● Текст:
· · · · · · ·

Коррумпированностью сознания, со своей стороны, немало занимались современные психологи. Отречение от опыта они назвали вытеснением из сознания, приписывание этого опыта другим людям – проекцией, слияние отвергнутых ощущений в однородную массу опыта (а такое происходит, если отречение от ощущений совершается систематически) – диссоциацией, а строительство баудлеризованного опыта, который мы пытаемся объявить своим, – погружением в фантазии. Психологи показали, сколь разрушительно воздействие коррупции сознания, если эта коррупция становится привычной, на личность, предрасположенную к таким отклонениям. Давным-давно этот же урок преподал и Спиноза, который лучше чем кто-либо другой разработал понятие правдивого сознания и объяснил важность этой правдивости как основы для здоровой духовной жизни. Для него проблема этики состояла в вопросе, как человек, постоянно и неизбежно одержимый собственными чувствами, может в своей жизни настолько ими овладеть, чтобы превратиться из passio, претерпевающего что-то, в actio, делающего что-то. Предлагаемый Спинозой ответ до смешного прост: «Affectus qui passio est, desinit esse passio, simulatque eius claram et distinctam formamus ideam» 15  («Этика», ч. V, утв. 3).

Ложь коррумпированного сознания не принадлежит ни к одному из общеизвестных видов лжи. Мы подразделяем ложь на два типа: заблуждения и сознательная ложь. Когда опыт достигает уровня интеллекта, это разделение вступает в силу. Сокрытие истины – это одно, а чистосердечная ошибка, совершенная без злого умысла, – другое. Однако на уровне сознания различия между этими двумя вещами просто не существует – существует только протоплазма лжи, из которой при дальнейшем развитии вырастает сознательная неправда или искреннее заблуждение. Лживое сознание, отрекаясь от определенных черт собственного опыта, не впадает в чистосердечное заблуждение – его честности доверять уже нельзя, оно уклоняется от своих непосредственных обязанностей. Однако оно не скрывает правду, поскольку еще не существует правды, которую оно могло бы знать и скрывать. Парадоксальным образом, можно сказать, что оно занимается самообманом, однако это будет лишь неуклюжей попыткой объяснить то, что происходит в рамках единого сознания, по аналогии с тем, что может происходить при общении между двумя интеллектами 16 .

· · · · · · ·

● Что требуется:
**A.** Как, согласно тексту о коррумпированном сознании, психологи называют приписывание отвергнутого опыта другим людям?
**B.** Продолжите текст о коррумпированном сознании, начав сразу после его последнего предложения.

· · · · · · ·

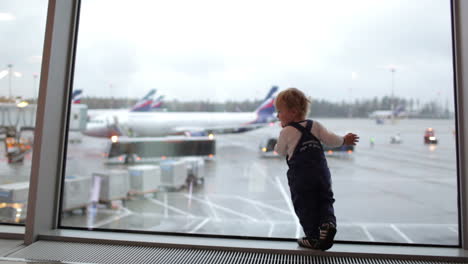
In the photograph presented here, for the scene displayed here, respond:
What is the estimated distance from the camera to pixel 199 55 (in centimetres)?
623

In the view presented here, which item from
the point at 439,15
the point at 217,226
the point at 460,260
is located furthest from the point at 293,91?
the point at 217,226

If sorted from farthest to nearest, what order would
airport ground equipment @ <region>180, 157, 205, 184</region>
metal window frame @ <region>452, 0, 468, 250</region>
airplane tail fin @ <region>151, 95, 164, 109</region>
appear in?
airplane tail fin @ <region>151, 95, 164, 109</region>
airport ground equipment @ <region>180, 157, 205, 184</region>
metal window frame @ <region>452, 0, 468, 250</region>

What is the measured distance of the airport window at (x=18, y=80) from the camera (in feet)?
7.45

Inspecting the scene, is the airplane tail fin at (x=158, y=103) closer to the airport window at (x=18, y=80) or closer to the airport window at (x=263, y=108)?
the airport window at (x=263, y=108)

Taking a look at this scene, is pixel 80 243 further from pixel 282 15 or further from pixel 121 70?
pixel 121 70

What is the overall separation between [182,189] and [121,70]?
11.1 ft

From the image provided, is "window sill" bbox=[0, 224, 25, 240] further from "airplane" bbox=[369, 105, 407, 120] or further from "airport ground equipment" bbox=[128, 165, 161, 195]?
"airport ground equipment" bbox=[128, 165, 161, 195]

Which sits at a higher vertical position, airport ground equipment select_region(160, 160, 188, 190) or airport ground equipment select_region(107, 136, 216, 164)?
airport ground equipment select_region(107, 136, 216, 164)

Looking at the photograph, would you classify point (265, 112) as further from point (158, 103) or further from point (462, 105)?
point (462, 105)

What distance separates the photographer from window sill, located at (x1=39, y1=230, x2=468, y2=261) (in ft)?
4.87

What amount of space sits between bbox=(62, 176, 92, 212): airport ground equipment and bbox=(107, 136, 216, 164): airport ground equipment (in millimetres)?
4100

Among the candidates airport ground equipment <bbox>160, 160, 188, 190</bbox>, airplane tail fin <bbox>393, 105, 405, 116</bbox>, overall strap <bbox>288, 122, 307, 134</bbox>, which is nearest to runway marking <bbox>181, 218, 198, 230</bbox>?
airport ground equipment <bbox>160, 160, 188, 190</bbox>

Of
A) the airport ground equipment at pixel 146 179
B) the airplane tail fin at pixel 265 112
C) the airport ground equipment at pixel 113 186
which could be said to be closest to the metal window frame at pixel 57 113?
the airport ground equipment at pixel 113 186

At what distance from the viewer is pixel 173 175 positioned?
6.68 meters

· · · · · · ·

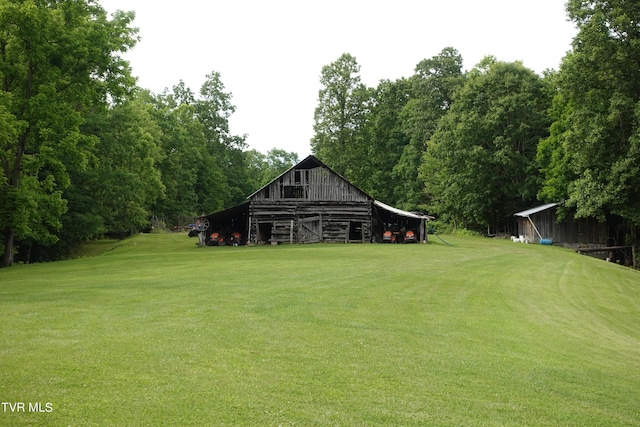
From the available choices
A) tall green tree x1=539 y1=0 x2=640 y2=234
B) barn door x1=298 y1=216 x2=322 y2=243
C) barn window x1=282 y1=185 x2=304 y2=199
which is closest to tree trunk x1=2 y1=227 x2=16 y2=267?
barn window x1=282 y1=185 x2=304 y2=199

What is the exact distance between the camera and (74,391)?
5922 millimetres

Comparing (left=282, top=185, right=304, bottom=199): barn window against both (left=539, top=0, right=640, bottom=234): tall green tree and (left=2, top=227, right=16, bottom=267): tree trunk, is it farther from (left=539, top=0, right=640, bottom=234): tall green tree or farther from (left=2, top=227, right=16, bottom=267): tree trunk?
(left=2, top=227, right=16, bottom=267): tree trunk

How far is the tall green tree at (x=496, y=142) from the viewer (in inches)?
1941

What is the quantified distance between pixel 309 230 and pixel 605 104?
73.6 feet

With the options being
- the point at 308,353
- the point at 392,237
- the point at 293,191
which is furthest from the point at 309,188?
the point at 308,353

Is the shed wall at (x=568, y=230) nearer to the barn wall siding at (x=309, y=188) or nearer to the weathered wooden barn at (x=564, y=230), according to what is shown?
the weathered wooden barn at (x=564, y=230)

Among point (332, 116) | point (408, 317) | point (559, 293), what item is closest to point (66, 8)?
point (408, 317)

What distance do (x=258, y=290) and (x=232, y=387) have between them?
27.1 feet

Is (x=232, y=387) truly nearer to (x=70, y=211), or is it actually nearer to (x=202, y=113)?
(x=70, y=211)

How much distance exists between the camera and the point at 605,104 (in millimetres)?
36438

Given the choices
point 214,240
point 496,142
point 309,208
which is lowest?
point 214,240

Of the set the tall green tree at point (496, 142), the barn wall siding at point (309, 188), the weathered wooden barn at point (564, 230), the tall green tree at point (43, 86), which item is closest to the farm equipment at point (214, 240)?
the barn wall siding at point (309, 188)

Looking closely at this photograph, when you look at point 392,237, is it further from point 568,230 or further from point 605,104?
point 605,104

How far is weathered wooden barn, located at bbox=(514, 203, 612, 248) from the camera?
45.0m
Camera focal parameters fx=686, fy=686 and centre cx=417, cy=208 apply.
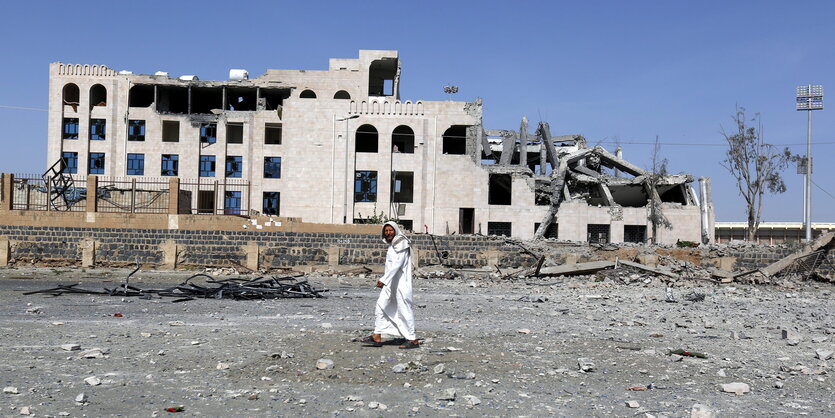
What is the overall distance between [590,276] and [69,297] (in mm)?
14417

· · · · · · ·

● Ответы на задания:
**A.** Проекцией.

**B.**
|204| Коррумпированное сознание – это не только пример заблуждения, но и образец порока. Проводимое психоаналитиками подробное прослеживание конкретных пороков до их источников – одно из самых замечательных и ценных направлений современной науки. В этом смысле психоанализ следует изложенным Спинозой общим принципам душевной гигиены с той же добросовестностью, с какой современная ядерная физика следует изложенному Декартом проекту «всеобщей науки», основывающейся на математической физике.

Точно так же, как заблуждения мы делим на ошибки и ложь, пороки мы можем подразделить на те, от которых человек страдает, и на те, которые он порождает. Когда эти пороки влияют не на его отношения с окружающими, а на его собственное состояние, физическое или душевное, разделение становится разделением между болезнью и проступком.

Симптомы и последствия коррумпированного сознания не попадают ни в одну из этих рубрик. Они не являются в строгом смысле преступлениями или пороками, поскольку их жертва не выбирает, быть ли ей вовлеченной в них, и не может избавиться от них, решив исправить свое поведение. Это и не заболевания, поскольку они не связаны с функциональными нарушениями или какими-то вредными воздействиями на пострадавшего, а связаны с его плохим самоконтролем. По сравнению с болезнью они больше напоминают порок, по сравнению с пороком они больше напоминают болезнь.

Истина заключается в том, что они представляют собой некий род чистого или недифференцированного зла, зла в себе, еще не разделившегося на зло претерпеваемое, или несчастье, и на зло совершаемое, или злодеяние. Вопрос о том, страдает ли носитель коррумпированного сознания по своей вине или же по несчастью, – это вопрос, который вообще не возникает. Здесь человек оказывается еще в худшем состоянии, чем можно было бы предположить исходя из всех этих альтернатив. Терпящий бедствия человек все еще может сохранить целостность характера, человек злобный и порочный может все-таки быть счастливым. Человек, чье сознание коррумпировано, не получит послабления ни внутри себя, ни извне. Если такая коррумпированность подчинила его, он уже потерянная душа, для которой ад не выдумка. Независимо от того, нашли ли психоаналитики средства для спасения таких людей или хотя бы для помощи тем, у кого этот порок зашел не слишком далеко, их попытки уже завоевали почетное место в истории борьбы человека с силами тьмы.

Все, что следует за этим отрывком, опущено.